- Interactive map of Krysset
- Coordinates: 59°41′41″N 8°03′47″E﻿ / ﻿59.69473°N 8.06306°E
- Country: Norway
- Region: Eastern Norway
- County: Telemark
- District: Vest-Telemark
- Municipality: Vinje Municipality

Area
- • Total: 0.94 km^{2} (0.36 sq mi)
- Elevation: 735 m (2,411 ft)

Population (2025)
- • Total: 620
- • Density: 660/km^{2} (1,700/sq mi)
- Time zone: UTC+01:00 (CET)
- • Summer (DST): UTC+02:00 (CEST)
- Post Code: 3864 Rauland

= Krysset =

Village in Vinje Municipality, Norway

Krysset or Krossen is a village in Vinje Municipality in Telemark county, Norway. The village is located near the eastern shore of the lake Totak, just to the southeast of the village of Raulandsgrend. The municipal centre of Åmot lies about 15 km south of Krossen.

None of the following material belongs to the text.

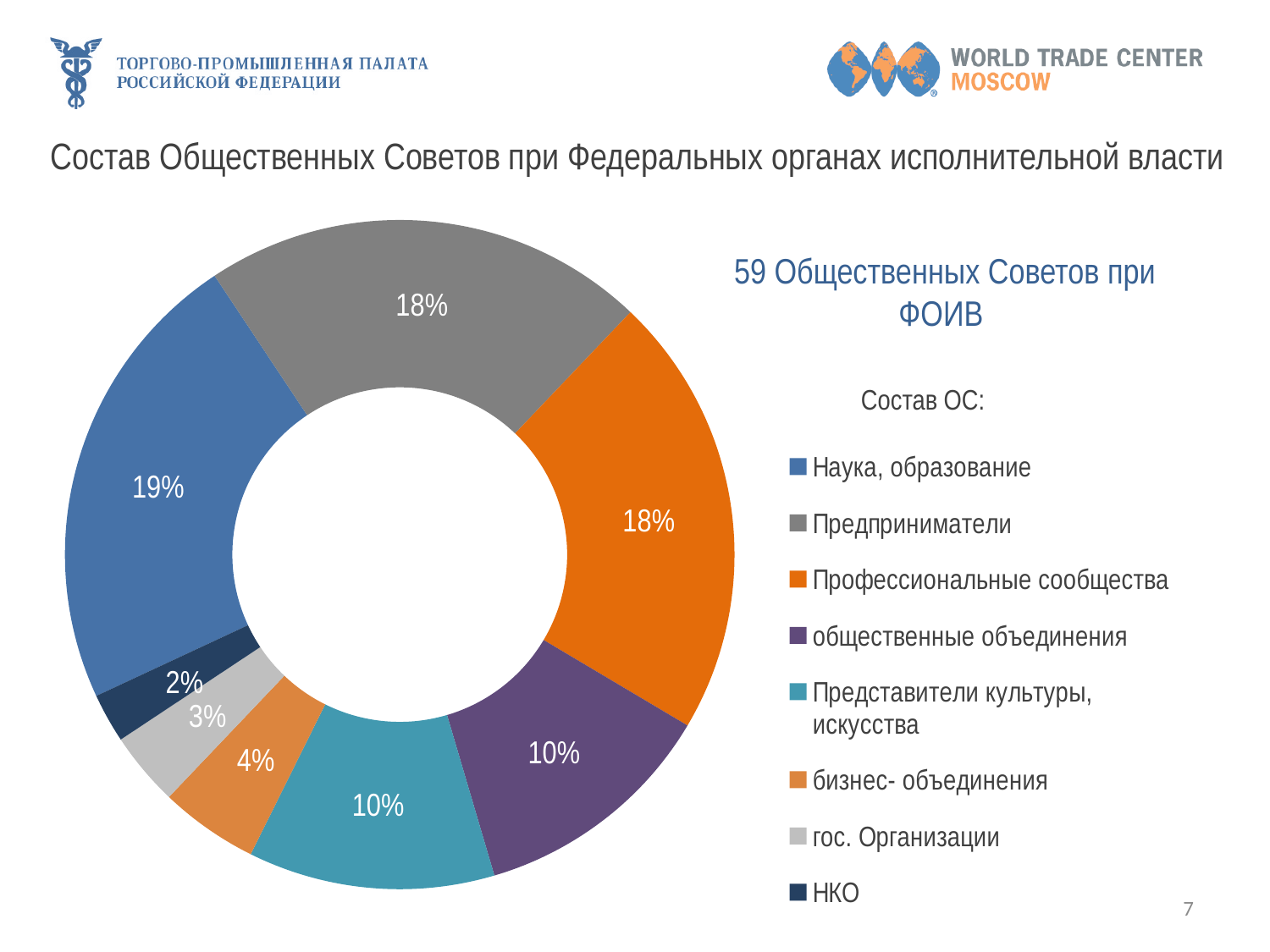
What colour is the slice for Профессиональные сообщества? Orange What share is shown for Предприниматели? 18% What share is shown for НКО? 2% What share of the chart is labelled for Наука, образование? 19% What share is shown for Представители культуры, искусства? 10% Which is larger, the share for гос. Организации or the share for бизнес- объединения? бизнес- объединения What is the difference between the shares of Профессиональные сообщества and общественные объединения? 8% How many categories does the legend list? 8 What kind of chart is shown on the slide? Doughnut (pie) chart What share is shown for бизнес- объединения? 4% Which category has the smallest share in the chart? НКО Which category has the largest share in the chart? Наука, образование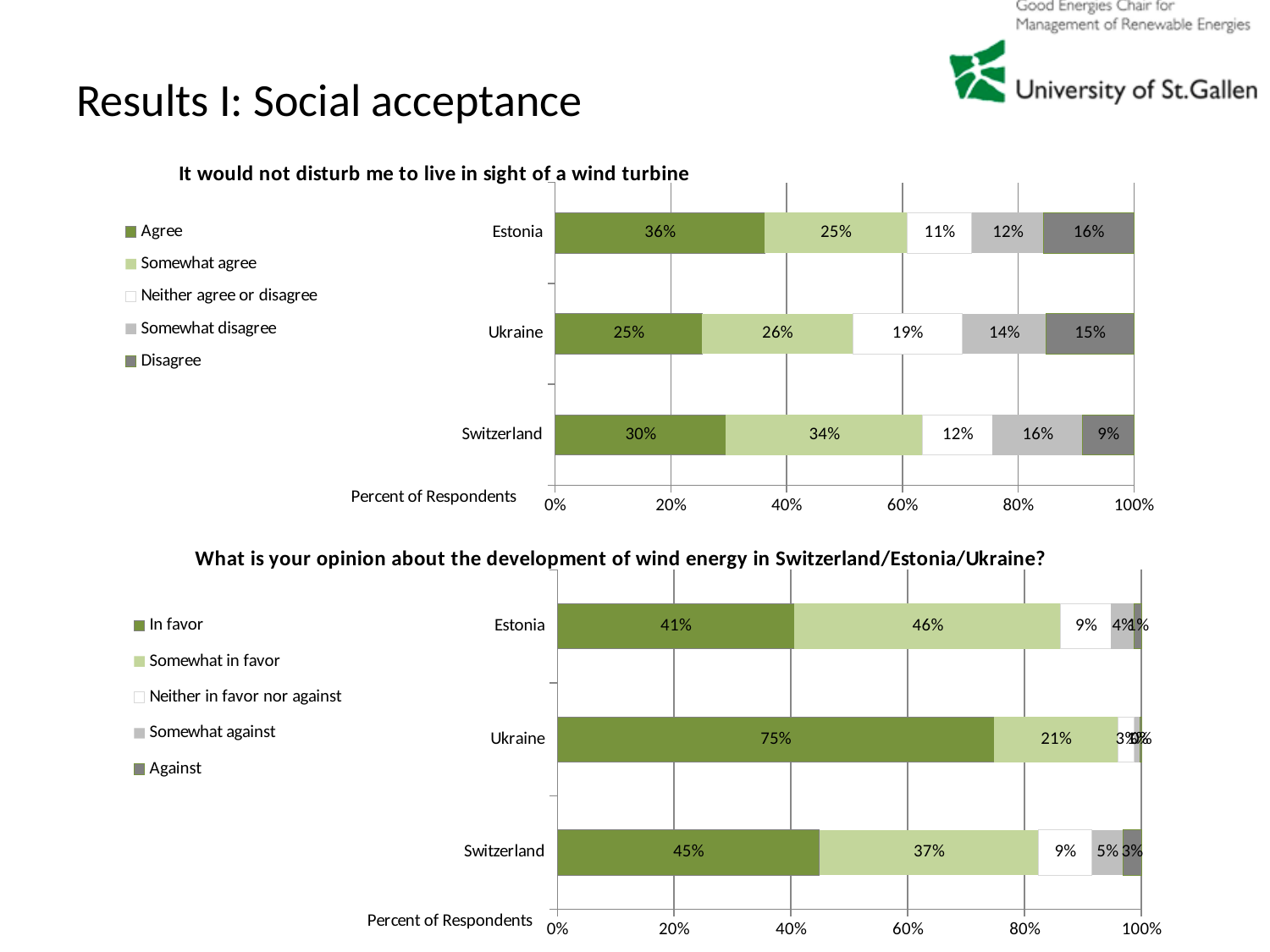
How many countries are shown in the chart titled "It would not disturb me to live in sight of a wind turbine"? 3 In the chart titled "It would not disturb me to live in sight of a wind turbine", which country has the highest "Agree" share? Estonia In the chart titled "What is your opinion about the development of wind energy in Switzerland/Estonia/Ukraine?", is the "In favor" value for Switzerland larger or smaller than the "In favor" value for Estonia? larger In the chart titled "It would not disturb me to live in sight of a wind turbine", what percentage of Estonian respondents chose "Agree"? 36% What type of chart is used for "What is your opinion about the development of wind energy in Switzerland/Estonia/Ukraine?"? Stacked bar chart In the chart titled "It would not disturb me to live in sight of a wind turbine", what is the difference between the "Agree" values for Estonia and Ukraine? 11 percentage points In the chart titled "It would not disturb me to live in sight of a wind turbine", what is the "Somewhat agree" value for Switzerland? 34% In the chart titled "What is your opinion about the development of wind energy in Switzerland/Estonia/Ukraine?", what percentage of Ukrainian respondents are "In favor"? 75% In the chart titled "What is your opinion about the development of wind energy in Switzerland/Estonia/Ukraine?", how many series does the legend list? 5 In the chart titled "It would not disturb me to live in sight of a wind turbine", which country has the lowest "Disagree" share? Switzerland In the chart titled "What is your opinion about the development of wind energy in Switzerland/Estonia/Ukraine?", what is the "Somewhat in favor" value for Estonia? 46% In the chart titled "It would not disturb me to live in sight of a wind turbine", what is the "Neither agree or disagree" value for Ukraine? 19%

The 0.94 km2 village has a population (2025) of 620 and a population density of 660 PD/km2.

== History ==

Krossen has a rich history, with settlement activities dating back to the early medieval period. The area was historically part of the larger administrative district of Vinje Municipality, which has been a significant locality in Telemark county for centuries. The establishment of the Holum Church in 1825 marks an important development in the village's history, serving as a central place of worship and community gathering.

===Name===
Historically, the name was Krossen, but in 2025, the name was changed to Krysset, although Krossen is still an accepted name, but Krysset is the preferred name.